[Start of Attachment]
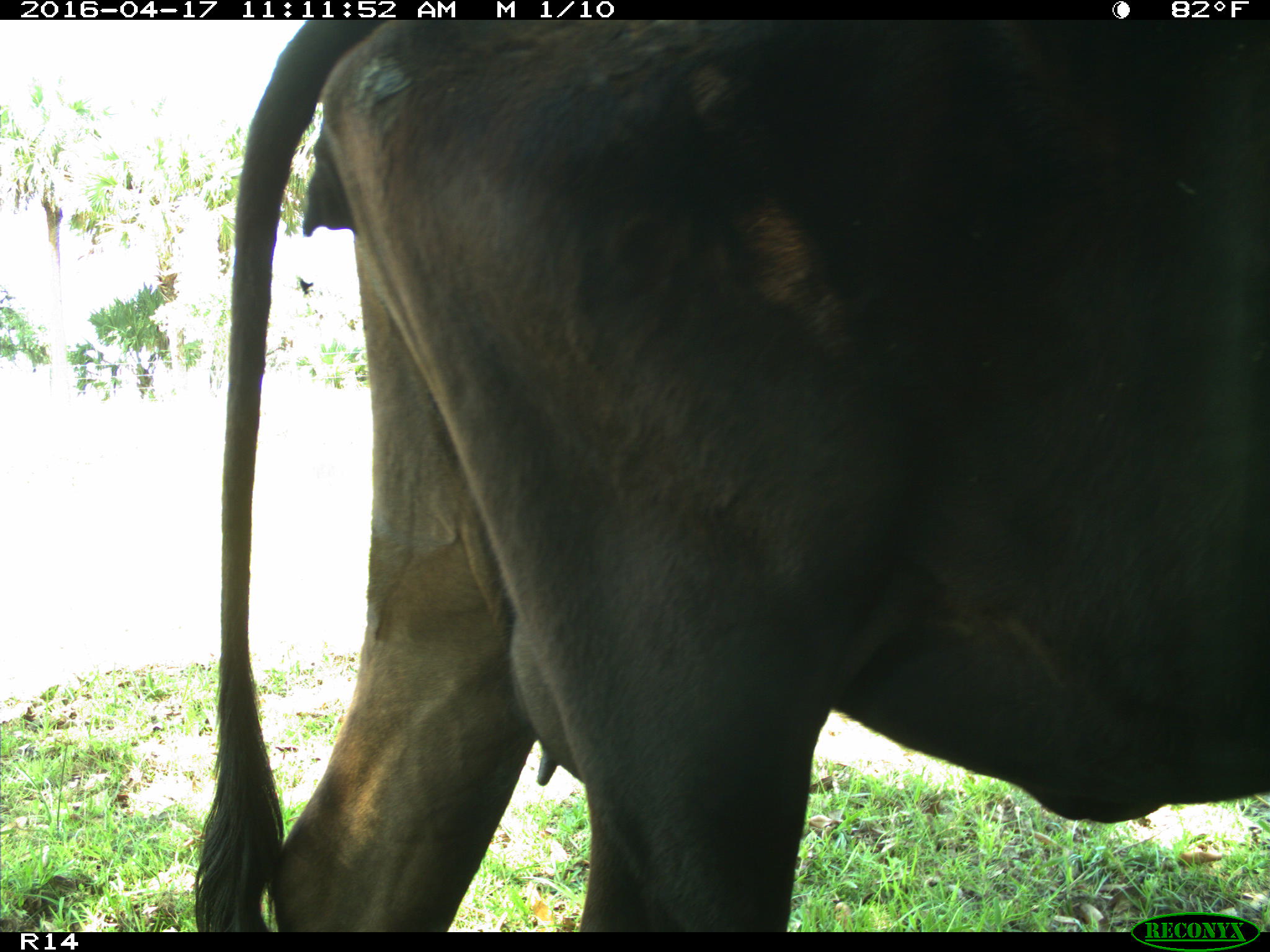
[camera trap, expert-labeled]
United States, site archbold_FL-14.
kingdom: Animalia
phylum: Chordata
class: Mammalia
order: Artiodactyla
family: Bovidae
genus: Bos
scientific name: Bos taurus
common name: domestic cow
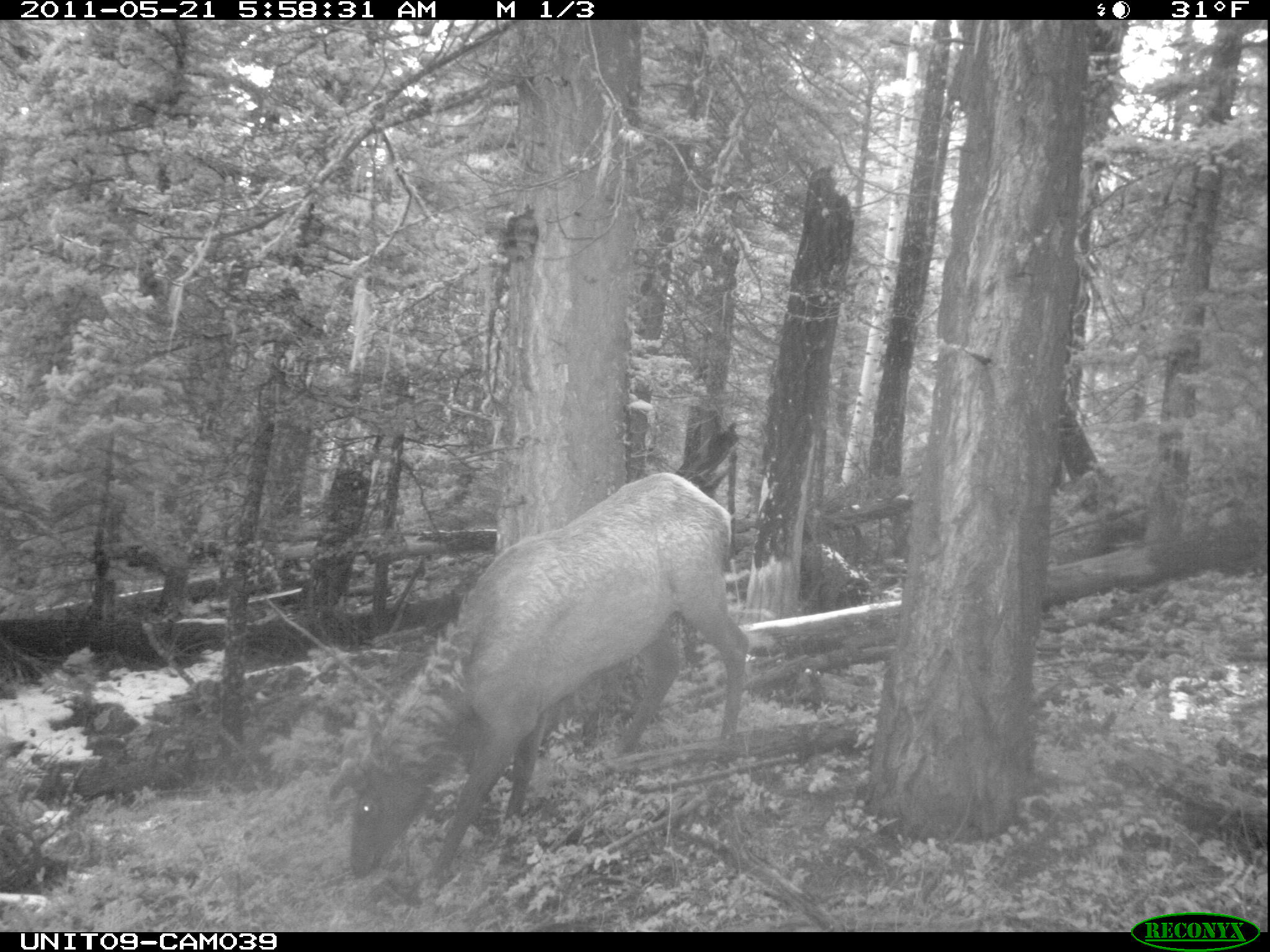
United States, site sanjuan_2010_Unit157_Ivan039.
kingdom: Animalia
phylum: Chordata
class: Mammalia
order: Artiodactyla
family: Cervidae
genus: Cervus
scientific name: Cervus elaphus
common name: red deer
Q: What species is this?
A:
[End of Attachment]
__TASK INSTRUCTIONS__.
Send back the data above verbatim, leaving out its pictures.

__WRITTEN SOLUTION__.
[camera trap, expert-labeled]
United States, site archbold_FL-14.
kingdom: Animalia
phylum: Chordata
class: Mammalia
order: Artiodactyla
family: Bovidae
genus: Bos
scientific name: Bos taurus
common name: domestic cow
United States, site sanjuan_2010_Unit157_Ivan039.
kingdom: Animalia
phylum: Chordata
class: Mammalia
order: Artiodactyla
family: Cervidae
genus: Cervus
scientific name: Cervus elaphus
common name: red deer
Q: What species is this?
A:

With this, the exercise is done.